[lbo-talk] reading badiou -- worth it? (was: Review of Badiou's Number)

Dwayne Monroe dwayne.monroe at gmail.com
Mon Aug 10 20:47:25 PDT 2009


shag wrote:

...there is something about badiou that is... effed up. he is irritating for one. he sets up his grand insights and you get to it and you're like, 'um, oh? really? ok. wow. impressive."

put it this way, there is something about badiou that reminds me of that kid in class. the one that raises his hand. when you are a new teacher, you are ever so grateful *someone* has something to say, rather than you always having to say something.

............

The work is easily misinterpreted.

I suggest a reading guide:

_Badiou's Being and Event_ by Christopher Norris.

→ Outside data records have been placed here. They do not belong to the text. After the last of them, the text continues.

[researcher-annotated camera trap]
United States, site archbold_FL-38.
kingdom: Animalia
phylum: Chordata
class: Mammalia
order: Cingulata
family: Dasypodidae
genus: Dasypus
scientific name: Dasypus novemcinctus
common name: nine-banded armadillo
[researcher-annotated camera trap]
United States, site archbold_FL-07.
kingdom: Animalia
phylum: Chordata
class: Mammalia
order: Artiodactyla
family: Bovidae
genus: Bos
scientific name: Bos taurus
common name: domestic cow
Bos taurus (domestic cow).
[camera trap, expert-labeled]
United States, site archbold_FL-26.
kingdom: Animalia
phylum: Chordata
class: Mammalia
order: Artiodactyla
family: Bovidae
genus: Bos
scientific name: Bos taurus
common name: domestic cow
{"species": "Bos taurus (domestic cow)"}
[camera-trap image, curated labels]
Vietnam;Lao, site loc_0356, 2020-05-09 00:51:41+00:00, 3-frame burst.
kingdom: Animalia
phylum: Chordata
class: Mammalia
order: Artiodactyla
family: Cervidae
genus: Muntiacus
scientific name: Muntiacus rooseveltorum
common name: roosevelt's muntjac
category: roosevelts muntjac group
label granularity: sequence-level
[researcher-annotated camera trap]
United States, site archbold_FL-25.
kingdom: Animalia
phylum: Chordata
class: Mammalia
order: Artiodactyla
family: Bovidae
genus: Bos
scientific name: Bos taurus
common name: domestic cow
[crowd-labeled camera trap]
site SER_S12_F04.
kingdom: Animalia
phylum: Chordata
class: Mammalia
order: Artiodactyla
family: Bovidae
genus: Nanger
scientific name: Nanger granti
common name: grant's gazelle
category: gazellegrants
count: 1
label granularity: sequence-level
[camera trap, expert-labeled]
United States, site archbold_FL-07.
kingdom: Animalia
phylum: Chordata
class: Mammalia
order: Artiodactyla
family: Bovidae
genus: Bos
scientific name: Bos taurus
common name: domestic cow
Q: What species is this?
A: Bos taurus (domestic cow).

The irritation you're expressing reminds me of the first time I read physicist David Bohm's _Thought as a System_.  At first go, it seemed like re-heated cirricula leftovers from a Learning Annex seminar on Buddhism.

I shared my smart-ass disdain with a friend, who, as it happens, is a physicist.

He looked at me for a long time, then said: "do you really think that Bohm was an idiot or a phony, so easily grasped you can do a critique after staying up late a few nights to take in some chapters?!"  I felt like a tool because yes, as you say 'up with clay feet' and all that. But Bohm deserved a careful reading.  If it took months, if I reserved opinion for months or even years...well, that seemed proper somehow.

The point, of course, wasn't achieving slavish, total agreement, but acknowledgment of the scope of the work I claimed to have mastered (a claim implied by my application of hand wavium cream to the subject).

Needless to say, I feel pretty much the same way about Badiou.  You may feel differently, even after completing the book.

That's okay.  We'll work out our differences using Nerf bats or, if debate persists, Metis-M anti tank rockets. The choice of philosophers everywhere.

.d.

.....

"Careful fromage. One more word and I'm sentencing you to a lifetime of terror on Monster Island!"